Problem requirements: Arrange the material below as a Markdown table with the columns Row and Line, covering only the lines between the ones holding "Of the listed options" and "1703 millimetres", inclusive. Number each line in order and leave out blank lines.

(begin)

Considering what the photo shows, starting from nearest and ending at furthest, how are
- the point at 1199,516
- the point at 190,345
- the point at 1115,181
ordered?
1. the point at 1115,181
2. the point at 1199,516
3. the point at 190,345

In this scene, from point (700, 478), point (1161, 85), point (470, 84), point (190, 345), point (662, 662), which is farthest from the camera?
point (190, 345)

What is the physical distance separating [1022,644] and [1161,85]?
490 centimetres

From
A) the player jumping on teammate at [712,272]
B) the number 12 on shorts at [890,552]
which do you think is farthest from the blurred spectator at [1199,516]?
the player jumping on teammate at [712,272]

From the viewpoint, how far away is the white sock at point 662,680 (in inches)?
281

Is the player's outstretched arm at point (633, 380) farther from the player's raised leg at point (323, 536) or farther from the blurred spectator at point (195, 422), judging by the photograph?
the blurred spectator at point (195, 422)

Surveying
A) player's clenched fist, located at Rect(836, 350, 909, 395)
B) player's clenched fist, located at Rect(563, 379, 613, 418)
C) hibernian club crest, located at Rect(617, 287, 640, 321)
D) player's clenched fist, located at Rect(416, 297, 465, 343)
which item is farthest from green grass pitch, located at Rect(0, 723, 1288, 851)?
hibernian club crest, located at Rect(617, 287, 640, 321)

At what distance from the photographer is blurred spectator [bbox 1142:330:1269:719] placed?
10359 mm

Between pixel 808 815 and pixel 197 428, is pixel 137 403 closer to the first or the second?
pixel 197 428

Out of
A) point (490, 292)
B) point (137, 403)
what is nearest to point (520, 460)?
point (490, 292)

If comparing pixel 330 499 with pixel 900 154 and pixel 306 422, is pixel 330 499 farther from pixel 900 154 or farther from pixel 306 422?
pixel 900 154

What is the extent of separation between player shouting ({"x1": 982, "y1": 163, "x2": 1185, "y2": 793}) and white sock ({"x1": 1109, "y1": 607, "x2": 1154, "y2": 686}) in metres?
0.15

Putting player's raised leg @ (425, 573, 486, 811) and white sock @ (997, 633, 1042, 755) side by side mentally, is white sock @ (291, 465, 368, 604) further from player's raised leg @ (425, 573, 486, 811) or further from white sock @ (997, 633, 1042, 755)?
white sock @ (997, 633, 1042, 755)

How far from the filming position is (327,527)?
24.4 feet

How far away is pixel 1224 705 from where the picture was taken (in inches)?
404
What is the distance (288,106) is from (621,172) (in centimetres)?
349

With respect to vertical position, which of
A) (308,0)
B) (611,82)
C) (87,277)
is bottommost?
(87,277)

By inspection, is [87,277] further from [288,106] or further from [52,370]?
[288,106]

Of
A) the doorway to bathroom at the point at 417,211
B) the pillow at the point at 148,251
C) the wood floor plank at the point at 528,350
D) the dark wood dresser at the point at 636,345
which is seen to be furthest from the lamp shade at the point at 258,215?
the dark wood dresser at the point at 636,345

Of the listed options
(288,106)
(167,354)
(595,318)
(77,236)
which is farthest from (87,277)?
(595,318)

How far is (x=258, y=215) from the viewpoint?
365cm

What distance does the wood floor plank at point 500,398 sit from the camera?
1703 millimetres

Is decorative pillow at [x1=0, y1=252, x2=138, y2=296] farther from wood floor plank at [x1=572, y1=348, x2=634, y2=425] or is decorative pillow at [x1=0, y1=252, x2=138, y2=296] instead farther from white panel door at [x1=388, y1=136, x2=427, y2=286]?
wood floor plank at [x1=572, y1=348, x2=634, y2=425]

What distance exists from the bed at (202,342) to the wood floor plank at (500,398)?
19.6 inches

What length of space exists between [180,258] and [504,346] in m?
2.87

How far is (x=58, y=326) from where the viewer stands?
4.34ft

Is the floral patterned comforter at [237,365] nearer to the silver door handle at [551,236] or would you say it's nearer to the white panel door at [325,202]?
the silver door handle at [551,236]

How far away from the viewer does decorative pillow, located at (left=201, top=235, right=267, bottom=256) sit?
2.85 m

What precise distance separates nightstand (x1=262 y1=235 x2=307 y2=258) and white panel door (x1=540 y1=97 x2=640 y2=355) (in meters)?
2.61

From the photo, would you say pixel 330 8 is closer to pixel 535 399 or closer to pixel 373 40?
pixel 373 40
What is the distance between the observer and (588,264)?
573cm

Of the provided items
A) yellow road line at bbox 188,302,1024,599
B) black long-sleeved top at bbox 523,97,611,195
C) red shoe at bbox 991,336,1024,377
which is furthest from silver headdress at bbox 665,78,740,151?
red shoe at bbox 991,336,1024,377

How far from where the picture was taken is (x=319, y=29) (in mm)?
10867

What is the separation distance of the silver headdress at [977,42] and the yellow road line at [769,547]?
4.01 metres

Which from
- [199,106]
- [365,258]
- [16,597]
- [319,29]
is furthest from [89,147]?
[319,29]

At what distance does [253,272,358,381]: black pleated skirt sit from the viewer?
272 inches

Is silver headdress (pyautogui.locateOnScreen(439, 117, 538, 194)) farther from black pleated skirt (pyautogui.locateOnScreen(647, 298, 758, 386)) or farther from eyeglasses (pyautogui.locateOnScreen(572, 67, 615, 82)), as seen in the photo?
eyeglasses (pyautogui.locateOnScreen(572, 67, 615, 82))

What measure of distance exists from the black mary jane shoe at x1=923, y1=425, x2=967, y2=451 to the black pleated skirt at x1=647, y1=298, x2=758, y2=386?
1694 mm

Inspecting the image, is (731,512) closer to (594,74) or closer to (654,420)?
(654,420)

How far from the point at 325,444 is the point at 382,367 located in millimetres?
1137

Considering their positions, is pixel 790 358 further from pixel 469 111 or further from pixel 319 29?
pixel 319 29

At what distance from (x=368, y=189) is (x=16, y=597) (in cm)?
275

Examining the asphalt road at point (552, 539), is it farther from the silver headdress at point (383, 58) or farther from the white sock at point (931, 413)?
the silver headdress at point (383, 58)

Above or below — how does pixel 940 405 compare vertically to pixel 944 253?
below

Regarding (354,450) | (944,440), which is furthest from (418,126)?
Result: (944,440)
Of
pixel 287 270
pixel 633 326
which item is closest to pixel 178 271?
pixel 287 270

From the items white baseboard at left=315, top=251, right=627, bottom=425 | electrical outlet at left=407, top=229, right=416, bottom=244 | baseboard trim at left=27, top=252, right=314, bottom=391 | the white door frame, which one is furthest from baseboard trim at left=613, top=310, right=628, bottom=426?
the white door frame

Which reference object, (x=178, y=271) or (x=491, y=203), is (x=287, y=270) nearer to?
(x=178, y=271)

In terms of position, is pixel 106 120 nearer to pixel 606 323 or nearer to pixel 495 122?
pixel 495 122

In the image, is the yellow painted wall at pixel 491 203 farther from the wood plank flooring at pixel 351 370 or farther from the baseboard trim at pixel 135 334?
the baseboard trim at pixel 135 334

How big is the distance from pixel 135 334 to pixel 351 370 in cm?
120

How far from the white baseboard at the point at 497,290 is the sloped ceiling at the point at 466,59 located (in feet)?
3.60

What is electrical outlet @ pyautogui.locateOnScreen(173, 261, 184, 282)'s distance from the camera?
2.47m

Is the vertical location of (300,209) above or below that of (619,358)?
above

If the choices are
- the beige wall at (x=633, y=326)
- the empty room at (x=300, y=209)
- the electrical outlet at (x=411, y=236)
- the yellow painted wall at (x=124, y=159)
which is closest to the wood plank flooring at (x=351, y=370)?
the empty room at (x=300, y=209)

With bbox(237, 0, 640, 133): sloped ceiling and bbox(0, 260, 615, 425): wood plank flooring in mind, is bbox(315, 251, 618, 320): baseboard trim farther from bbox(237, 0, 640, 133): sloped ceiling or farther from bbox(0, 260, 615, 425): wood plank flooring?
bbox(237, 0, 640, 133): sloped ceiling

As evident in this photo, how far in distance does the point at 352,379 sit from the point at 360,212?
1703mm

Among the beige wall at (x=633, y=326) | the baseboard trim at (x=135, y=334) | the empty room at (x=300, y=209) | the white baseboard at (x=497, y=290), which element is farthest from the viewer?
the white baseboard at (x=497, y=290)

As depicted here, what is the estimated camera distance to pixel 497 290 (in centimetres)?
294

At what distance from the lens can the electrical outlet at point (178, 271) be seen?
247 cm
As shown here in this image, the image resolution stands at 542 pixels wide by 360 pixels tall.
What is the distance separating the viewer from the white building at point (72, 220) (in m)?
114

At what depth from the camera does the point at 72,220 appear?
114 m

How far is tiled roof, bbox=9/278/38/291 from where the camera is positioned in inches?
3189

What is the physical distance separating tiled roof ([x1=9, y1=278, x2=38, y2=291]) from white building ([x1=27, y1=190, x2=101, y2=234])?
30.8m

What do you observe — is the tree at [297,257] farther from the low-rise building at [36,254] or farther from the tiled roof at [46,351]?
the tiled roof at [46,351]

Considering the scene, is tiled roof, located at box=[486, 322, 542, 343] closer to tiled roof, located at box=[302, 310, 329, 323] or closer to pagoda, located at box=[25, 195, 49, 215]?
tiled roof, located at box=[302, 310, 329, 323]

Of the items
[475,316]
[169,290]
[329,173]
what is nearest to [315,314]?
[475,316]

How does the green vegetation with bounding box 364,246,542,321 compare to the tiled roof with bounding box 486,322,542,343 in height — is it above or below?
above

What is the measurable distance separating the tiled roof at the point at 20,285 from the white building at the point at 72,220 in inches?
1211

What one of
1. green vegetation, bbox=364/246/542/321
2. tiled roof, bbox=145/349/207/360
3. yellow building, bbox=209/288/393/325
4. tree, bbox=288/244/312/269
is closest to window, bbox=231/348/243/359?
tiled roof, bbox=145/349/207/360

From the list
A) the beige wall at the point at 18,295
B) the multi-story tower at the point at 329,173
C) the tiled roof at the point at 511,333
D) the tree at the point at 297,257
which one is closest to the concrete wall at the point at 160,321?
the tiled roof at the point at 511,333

(end)

Complete output:
| Row | Line |
|---|---|
| 1 | Of the listed options |
| 2 | (288,106) |
| 3 | (167,354) |
| 4 | (595,318) |
| 5 | (77,236) |
| 6 | which is farthest from (87,277)? |
| 7 | (595,318) |
| 8 | How far is (x=258, y=215) from the viewpoint? |
| 9 | 365cm |
| 10 | What distance does the wood floor plank at point 500,398 sit from the camera? |
| 11 | 1703 millimetres |